Monday's sinking is among the worst migrant tragedies in the Mediterranean.
Aid agencies say not enough is being done to save the lives of the rising number of people trying to cross the sea to Europe.
Up to 20,000 people fleeing poverty and conflict have made the perilous crossing to Italy since the start of the year, similar to the same period in 2014, a year when a record 170,000 reached the country's shores.
Almost 10,000 people have been picked up in recent days, and more boats are heading for the Italian coast.
The Italian coast guard rescued about 140 people from the boat that capsized on Monday. Survivors say more than 500 people were on board when it sank.
Joel Millman, a spokesman for the International Organization for Migration (IOM) quoted by Reuters news agency, says that at least a third were women and children.

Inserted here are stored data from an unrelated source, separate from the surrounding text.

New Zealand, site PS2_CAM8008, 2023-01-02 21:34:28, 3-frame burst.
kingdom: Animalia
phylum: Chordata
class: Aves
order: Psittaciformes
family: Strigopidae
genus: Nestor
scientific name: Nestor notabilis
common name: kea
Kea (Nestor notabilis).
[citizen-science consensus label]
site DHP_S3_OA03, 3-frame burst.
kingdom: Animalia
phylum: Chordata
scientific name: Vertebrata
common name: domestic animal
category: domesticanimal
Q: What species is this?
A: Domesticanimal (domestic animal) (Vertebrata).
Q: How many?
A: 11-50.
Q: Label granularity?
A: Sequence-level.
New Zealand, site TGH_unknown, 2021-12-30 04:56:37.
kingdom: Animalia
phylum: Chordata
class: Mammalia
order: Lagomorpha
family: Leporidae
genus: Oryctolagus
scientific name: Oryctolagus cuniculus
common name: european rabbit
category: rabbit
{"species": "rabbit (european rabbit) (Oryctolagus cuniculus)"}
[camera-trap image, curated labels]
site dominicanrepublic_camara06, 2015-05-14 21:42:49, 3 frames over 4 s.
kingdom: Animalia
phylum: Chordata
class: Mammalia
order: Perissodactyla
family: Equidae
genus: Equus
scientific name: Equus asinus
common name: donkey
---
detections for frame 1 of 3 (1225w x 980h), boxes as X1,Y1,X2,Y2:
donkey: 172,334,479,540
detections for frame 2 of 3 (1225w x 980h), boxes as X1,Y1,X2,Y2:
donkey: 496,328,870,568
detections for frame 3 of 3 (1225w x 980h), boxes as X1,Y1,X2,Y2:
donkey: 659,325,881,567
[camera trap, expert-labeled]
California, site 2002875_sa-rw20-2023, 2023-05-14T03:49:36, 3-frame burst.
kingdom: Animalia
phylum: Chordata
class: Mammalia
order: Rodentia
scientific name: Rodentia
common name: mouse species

"When the men on the deck became restless and started moving about because a rescue boat was beginning to approach them, the boat capsized and water flooded the hull," he said. "Women and children died immediately."
More than 500 people have died attempting to cross the Mediterranean since the start of the year, 30 times more than in the same period last year.
If the toll from latest tragedy is confirmed, the number of deaths for the year would rise to 900.
Analysis: Quentin Sommerville, Misrata, Libya
The warmer weather means calmer seas off the coast of Libya - and more migrants trying to make the journey to Italy.
The coastguard here warns that with clear skies expected the next few days hundreds will attempt the crossing. Most are from sub-Saharan Africa. They pay people smugglers £500 (700 euros; $740) for a place on crowded and underpowered boats.
In Misrata the morgue is already full of corpses of drowned men and women who were washed up on nearby beaches.
Libya, with two rival governments and facing a threat from hundreds of Islamic State fighters, is in turmoil. It is unable to secure its own borders, much less stop those already there from heading to Europe.
Meanwhile the charity Medecins Sans Frontieres (MSF) said unprecedented numbers of refugees were arriving in Greece's Dodecanese islands - off Turkey's south-western coast.
MSF said about 100 new migrants were landing on the islands every day. It urged Greek and EU officials to do more to receive them.
UNHCR spokesman Federico Fossi told the BBC there was no indication that the numbers risking their lives to come to Europe would drop soon.
"There are still people fleeing from wars and persecution in countries such as Syria, dictatorships in countries such as Eritrea," he said.
He called on the European Union "to step up a strong search and rescue mechanism" to save people's lives.
As many as 3,500 migrants died while trying to cross the Mediterranean last year, officials say, as record numbers tried to reach Europe.
Late last year the Italian government scaled back a maritime rescue operation launched in response to another tragedy, in which 366 migrants died off the island of Lampedusa.
There were concerns that the Mare Nostrum mission was encouraging migrant crossings, and a more limited EU border security operation took over.
Since the fall of Muammar Gaddafi in 2011, Libya has been without a stable government allowing trafficking networks to thrive.